───── MATERIAL FOR THE TASK

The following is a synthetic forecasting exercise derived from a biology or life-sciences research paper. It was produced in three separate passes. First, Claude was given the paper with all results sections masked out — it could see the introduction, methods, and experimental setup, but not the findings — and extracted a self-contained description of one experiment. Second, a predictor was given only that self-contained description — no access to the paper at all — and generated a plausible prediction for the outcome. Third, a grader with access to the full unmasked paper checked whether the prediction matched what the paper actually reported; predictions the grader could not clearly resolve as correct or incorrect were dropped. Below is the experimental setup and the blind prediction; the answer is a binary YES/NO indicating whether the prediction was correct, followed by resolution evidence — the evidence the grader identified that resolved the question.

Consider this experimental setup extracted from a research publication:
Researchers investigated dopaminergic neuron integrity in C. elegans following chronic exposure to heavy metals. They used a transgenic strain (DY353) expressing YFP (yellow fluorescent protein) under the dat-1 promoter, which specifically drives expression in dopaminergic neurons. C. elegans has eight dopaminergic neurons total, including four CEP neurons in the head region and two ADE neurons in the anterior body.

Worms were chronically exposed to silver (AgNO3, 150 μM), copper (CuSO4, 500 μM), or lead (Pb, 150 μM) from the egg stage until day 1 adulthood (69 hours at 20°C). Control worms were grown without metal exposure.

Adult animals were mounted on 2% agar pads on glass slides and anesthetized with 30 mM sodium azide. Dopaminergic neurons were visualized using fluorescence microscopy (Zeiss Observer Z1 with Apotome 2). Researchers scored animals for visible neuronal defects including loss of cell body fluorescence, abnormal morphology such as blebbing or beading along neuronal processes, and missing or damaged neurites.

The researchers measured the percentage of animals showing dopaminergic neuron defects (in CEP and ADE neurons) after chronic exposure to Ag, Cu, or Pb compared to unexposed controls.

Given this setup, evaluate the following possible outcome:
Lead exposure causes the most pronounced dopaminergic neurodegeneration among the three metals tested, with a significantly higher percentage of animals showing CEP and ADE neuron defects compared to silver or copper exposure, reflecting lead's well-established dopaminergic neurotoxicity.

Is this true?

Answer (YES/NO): NO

──────────

WHAT THE TASK REQUIRES: No lines before the one containing "Consider this experimental" belong in the answer; write out that line and each one after it exactly, through the end of the records.

COMPLETED EXERCISE:
Consider this experimental setup extracted from a research publication:
Researchers investigated dopaminergic neuron integrity in C. elegans following chronic exposure to heavy metals. They used a transgenic strain (DY353) expressing YFP (yellow fluorescent protein) under the dat-1 promoter, which specifically drives expression in dopaminergic neurons. C. elegans has eight dopaminergic neurons total, including four CEP neurons in the head region and two ADE neurons in the anterior body.

Worms were chronically exposed to silver (AgNO3, 150 μM), copper (CuSO4, 500 μM), or lead (Pb, 150 μM) from the egg stage until day 1 adulthood (69 hours at 20°C). Control worms were grown without metal exposure.

Adult animals were mounted on 2% agar pads on glass slides and anesthetized with 30 mM sodium azide. Dopaminergic neurons were visualized using fluorescence microscopy (Zeiss Observer Z1 with Apotome 2). Researchers scored animals for visible neuronal defects including loss of cell body fluorescence, abnormal morphology such as blebbing or beading along neuronal processes, and missing or damaged neurites.

The researchers measured the percentage of animals showing dopaminergic neuron defects (in CEP and ADE neurons) after chronic exposure to Ag, Cu, or Pb compared to unexposed controls.

Given this setup, evaluate the following possible outcome:
Lead exposure causes the most pronounced dopaminergic neurodegeneration among the three metals tested, with a significantly higher percentage of animals showing CEP and ADE neuron defects compared to silver or copper exposure, reflecting lead's well-established dopaminergic neurotoxicity.

Is this true?

Answer (YES/NO): NO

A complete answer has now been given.